## Textauszug
-- -- --

Was ist bloß mit Ian los? Teil 56: Up the Pool

Hallo Wilfried,

da bin ich wieder. Ich habe mich bewusst in letzter Zeit am heimischen PC etwas rar gemacht; in den letzten Wochen habe ich zuviel Zeit an der Kiste verbracht. Erst vor zwei Tagen habe ich eine mehrwöchige Leseblockade beenden können. Das Internet verlangt mir ein gerüttelt Maß an Selbstdisziplin ab, wenn ich darin nicht versumpfen will.

Genug von mir, wenden wir uns der Musik zu.
Die JT – Imitatoren, die ich in meiner letzten mail ansprach, waren nicht die von Dir gelinkten Dayglo Pirates. Es war eine andere Formation, deren Namen ich bei youtube nicht ausfindig machen kann. Ihre Imitation erfolgte sicher in bester Absicht, als Tribut gewissermaßen. Trotzdem bin ich mir nicht sicher, ob sie mit ihren Bemühungen der Musik des Mr. Anderson einen großen Gefallen erweisen.

Mein heutiges Hauptthema soll das Tampa-Video sein, für das ich mich noch einmal aufrichtig bedanken möchte. Ich habe es in den vergangenen Tagen einige Male angeschaut und ich möchte hier einige Dinge unsortiert und ungewichtet aufführen, die mir dabei aufgefallen sind:

Ich wusste bis dato nicht, dass Tampa ein Open-Air Konzert war. Ich bin davon ausgegangen, dass es in einer Konzerthalle stattgefunden hat.

-- -- --

## Aufgaben
(a) Schreiben Sie aus dem Textauszug alles von „Mein heutiges Hauptthema“ bis hinunter zu „Konzerthalle stattgefunden hat.“ ab.
(b) Beantworten Sie diese Fragen zum Textauszug:
(i) Wie lange hatte die Leseblockade gedauert, die vor zwei Tagen endete?
(ii) Welche von Wilfried gelinkte Formation waren die erwähnten Imitatoren nicht?
(iii) Wo hatte das Tampa-Konzert nach der früheren Annahme stattgefunden?

## Ausgewählte Zeilen

-- -- --

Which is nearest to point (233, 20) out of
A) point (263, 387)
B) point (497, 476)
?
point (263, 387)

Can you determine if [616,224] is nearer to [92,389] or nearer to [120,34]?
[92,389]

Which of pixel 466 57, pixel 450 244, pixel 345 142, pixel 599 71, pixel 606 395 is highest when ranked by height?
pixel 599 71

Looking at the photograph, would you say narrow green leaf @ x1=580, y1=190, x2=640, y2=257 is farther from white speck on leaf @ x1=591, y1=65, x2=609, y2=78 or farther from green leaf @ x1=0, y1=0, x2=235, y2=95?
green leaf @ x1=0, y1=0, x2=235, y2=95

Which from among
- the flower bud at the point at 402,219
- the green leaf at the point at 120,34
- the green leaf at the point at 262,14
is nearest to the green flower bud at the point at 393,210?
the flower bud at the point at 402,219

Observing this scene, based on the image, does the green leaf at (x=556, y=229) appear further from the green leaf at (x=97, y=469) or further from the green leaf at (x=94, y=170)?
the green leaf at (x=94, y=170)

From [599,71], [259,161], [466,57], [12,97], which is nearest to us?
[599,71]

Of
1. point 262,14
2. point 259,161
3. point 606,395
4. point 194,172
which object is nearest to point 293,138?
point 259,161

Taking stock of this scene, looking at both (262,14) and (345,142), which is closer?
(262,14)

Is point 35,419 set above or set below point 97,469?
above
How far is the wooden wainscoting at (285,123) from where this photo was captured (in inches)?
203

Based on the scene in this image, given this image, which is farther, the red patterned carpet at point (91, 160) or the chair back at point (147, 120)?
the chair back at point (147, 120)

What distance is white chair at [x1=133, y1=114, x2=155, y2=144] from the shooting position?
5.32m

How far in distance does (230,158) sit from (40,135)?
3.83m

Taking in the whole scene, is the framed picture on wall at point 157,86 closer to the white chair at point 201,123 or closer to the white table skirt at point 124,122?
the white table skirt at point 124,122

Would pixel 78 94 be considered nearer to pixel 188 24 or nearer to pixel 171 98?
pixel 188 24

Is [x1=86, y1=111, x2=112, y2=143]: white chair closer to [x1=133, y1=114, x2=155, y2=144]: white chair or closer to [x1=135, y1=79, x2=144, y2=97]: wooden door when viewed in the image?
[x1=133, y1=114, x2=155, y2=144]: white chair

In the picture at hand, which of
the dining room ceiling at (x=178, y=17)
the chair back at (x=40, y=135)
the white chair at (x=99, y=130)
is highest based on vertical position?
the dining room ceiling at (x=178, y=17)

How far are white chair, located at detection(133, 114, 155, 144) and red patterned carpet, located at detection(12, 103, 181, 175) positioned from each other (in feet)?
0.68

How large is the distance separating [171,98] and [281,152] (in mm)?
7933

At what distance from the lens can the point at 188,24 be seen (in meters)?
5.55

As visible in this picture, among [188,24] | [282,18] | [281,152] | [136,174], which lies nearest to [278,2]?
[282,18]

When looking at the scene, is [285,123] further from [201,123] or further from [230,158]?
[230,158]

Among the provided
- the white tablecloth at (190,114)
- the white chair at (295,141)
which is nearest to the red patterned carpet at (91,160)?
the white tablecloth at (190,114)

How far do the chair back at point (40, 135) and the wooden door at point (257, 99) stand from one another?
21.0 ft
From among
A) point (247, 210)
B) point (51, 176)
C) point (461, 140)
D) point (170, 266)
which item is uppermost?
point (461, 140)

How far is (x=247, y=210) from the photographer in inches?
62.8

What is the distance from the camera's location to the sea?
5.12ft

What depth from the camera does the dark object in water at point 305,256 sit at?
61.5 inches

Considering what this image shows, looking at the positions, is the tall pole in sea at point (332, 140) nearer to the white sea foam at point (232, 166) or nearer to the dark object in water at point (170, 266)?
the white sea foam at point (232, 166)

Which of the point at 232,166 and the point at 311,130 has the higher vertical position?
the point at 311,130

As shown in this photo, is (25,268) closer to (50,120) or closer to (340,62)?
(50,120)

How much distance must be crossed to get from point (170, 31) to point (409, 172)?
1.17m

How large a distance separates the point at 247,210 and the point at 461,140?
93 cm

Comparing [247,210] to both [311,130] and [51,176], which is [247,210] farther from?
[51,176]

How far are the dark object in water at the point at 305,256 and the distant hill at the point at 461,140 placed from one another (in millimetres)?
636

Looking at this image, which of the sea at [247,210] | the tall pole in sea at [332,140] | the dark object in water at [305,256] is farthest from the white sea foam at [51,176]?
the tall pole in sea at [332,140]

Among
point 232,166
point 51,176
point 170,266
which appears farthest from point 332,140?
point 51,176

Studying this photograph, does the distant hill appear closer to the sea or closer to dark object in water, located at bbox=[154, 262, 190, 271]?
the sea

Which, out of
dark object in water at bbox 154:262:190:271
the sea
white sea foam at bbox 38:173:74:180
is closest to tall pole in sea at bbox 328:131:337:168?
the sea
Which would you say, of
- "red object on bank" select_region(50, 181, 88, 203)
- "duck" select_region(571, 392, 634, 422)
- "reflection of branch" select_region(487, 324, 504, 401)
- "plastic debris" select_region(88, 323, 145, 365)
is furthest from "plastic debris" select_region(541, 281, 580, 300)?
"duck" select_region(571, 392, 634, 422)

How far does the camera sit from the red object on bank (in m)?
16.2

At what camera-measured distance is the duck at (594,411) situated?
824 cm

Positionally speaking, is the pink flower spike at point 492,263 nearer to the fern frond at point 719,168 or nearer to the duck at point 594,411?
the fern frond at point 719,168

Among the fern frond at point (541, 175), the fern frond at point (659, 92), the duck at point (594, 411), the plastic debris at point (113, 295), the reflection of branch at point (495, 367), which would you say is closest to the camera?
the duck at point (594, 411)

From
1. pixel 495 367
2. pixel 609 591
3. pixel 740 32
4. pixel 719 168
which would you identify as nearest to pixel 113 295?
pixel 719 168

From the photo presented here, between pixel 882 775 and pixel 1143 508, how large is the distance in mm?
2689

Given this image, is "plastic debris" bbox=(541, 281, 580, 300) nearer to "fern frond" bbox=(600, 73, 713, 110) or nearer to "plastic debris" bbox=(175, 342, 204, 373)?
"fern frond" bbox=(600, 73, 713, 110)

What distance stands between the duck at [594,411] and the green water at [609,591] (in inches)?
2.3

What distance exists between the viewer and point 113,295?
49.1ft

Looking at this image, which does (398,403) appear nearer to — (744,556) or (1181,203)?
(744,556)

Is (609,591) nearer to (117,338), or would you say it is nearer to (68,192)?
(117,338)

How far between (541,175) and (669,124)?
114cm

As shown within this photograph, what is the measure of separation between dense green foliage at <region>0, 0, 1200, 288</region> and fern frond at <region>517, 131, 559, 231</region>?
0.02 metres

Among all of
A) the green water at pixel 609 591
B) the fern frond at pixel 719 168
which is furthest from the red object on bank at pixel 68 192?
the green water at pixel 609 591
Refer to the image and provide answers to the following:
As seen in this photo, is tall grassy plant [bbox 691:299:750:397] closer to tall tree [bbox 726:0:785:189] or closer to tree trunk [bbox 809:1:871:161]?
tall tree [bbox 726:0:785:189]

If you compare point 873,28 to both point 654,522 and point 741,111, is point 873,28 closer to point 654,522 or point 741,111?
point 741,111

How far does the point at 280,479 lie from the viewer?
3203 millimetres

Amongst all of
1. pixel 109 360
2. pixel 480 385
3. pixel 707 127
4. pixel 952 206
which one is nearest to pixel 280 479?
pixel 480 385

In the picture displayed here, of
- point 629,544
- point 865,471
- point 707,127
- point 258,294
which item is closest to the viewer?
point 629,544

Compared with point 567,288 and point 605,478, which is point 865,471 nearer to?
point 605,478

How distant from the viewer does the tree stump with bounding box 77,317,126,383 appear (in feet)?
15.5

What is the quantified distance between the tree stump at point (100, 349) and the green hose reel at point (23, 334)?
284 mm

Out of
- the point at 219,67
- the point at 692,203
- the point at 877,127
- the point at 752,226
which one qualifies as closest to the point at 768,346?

-- -- --

## Antworten
(a)
Mein heutiges Hauptthema soll das Tampa-Video sein, für das ich mich noch einmal aufrichtig bedanken möchte. Ich habe es in den vergangenen Tagen einige Male angeschaut und ich möchte hier einige Dinge unsortiert und ungewichtet aufführen, die mir dabei aufgefallen sind:

Ich wusste bis dato nicht, dass Tampa ein Open-Air Konzert war. Ich bin davon ausgegangen, dass es in einer Konzerthalle stattgefunden hat.

(b)
(i) Mehrere Wochen.
(ii) Die Dayglo Pirates.
(iii) In einer Konzerthalle.